Onchain Asset Management. A guide

Onchain Asset Management Landscape

The global asset management industry, with over $145 trillion of AUM in 2025 (PwC, 2025), is a pillar of modern finance. But despite its scale, the old model is layered with inefficiencies, with limited access, delayed settlement times, and poor transparency diminishing its effectiveness. Minimum balance requirements continue to leave behind the vast majority of retail investors, while operational procedures tend to rely on back-end manual reconciliations and audit. 

 

Meanwhile, the financial services industry is in the midst of a structurally transformative wave fueled by blockchain technology, one that goes far beyond asset management. At its core, blockchain replaces single, distributed sources of truth with proprietary, siloed ledgers leveraging assets that move and settle in real-time without reliance on semi-integrated intermediaries. Settlements are executed in seconds, not days. Securities are tokenised and traded 24/7, borderless, without custodian bottlenecks. Collateral can be pledged, verified, and returned automatically through smart contracts. These capabilities are now extending to every corner of finance, from trade finance and remittances to capital markets, paving the way for a more transparent, less costly, and programmatic financial system.

 

Traditional finance is reaching an inflection point. Blockchain has moved beyond proof-of-concept, with scalable L1 and L2 networks capable of handling billions of volume per day. Capital is abundant onchain today, thanks to crypto-native liquidity and institution entry. Regulatory clarity has moved forward to the point where tokenised securities, permissioned pools, and compliant stablecoins are being operated at scale. Investor awareness has risen too. The ‘crypto’ conversation is no longer purely about speculative tokens, but programmable markets and yield-bearing digital assets. It is in this greater transformation, with capital, infrastructure, and user readiness in place, that onchain asset management is one of the most appealing applications.

Traditional vs Onchain Asset Management

Asset management is the allocation of capital on behalf of a client, to generate returns within a given risk profile. In the legacy model, that involves fund managers deploying capital into equities, bonds, real estate, and other asset classes, aiming to beat inflation or a predefined benchmark, manage risk, and meet client objectives.

● Problem statement: Please retype the guide on onchain asset management between "Meanwhile, the financial" and "programmatic financial system.", inclusive. The listing that comes next is separate material and is not part of the guide.

● Material provided:
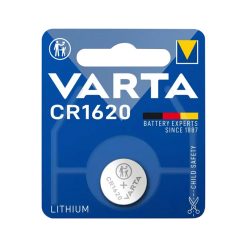 Pile Bouton Cr1620 Varta Lithium 3V (Vendu A L'Unite)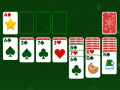 เกม Solitaire Classic Christmas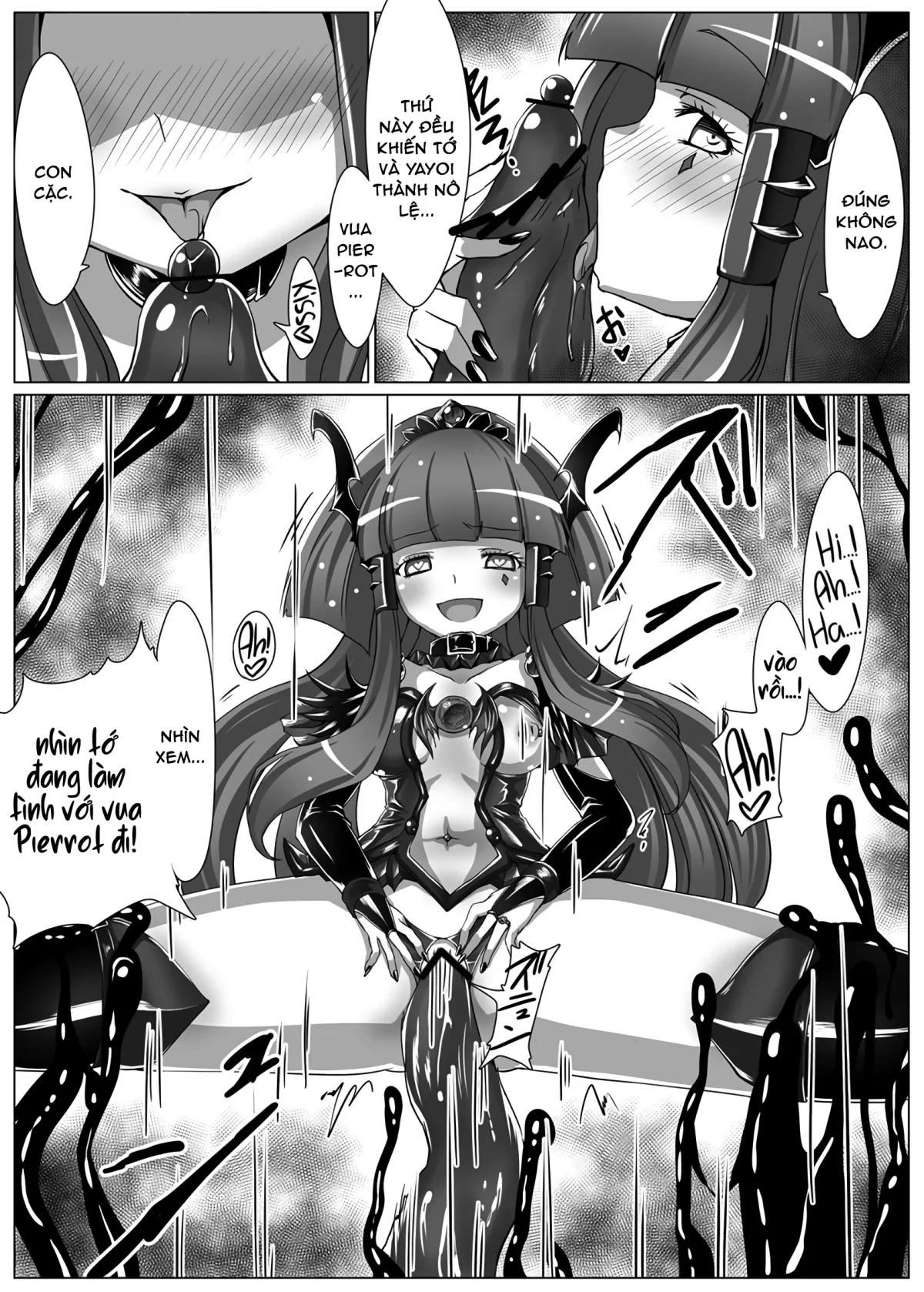 HentaiVN.net - Ảnh 19 - Utsukushiki BADEND Charge - Oneshot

● Exercise solution:
Meanwhile, the financial services industry is in the midst of a structurally transformative wave fueled by blockchain technology, one that goes far beyond asset management. At its core, blockchain replaces single, distributed sources of truth with proprietary, siloed ledgers leveraging assets that move and settle in real-time without reliance on semi-integrated intermediaries. Settlements are executed in seconds, not days. Securities are tokenised and traded 24/7, borderless, without custodian bottlenecks. Collateral can be pledged, verified, and returned automatically through smart contracts. These capabilities are now extending to every corner of finance, from trade finance and remittances to capital markets, paving the way for a more transparent, less costly, and programmatic financial system.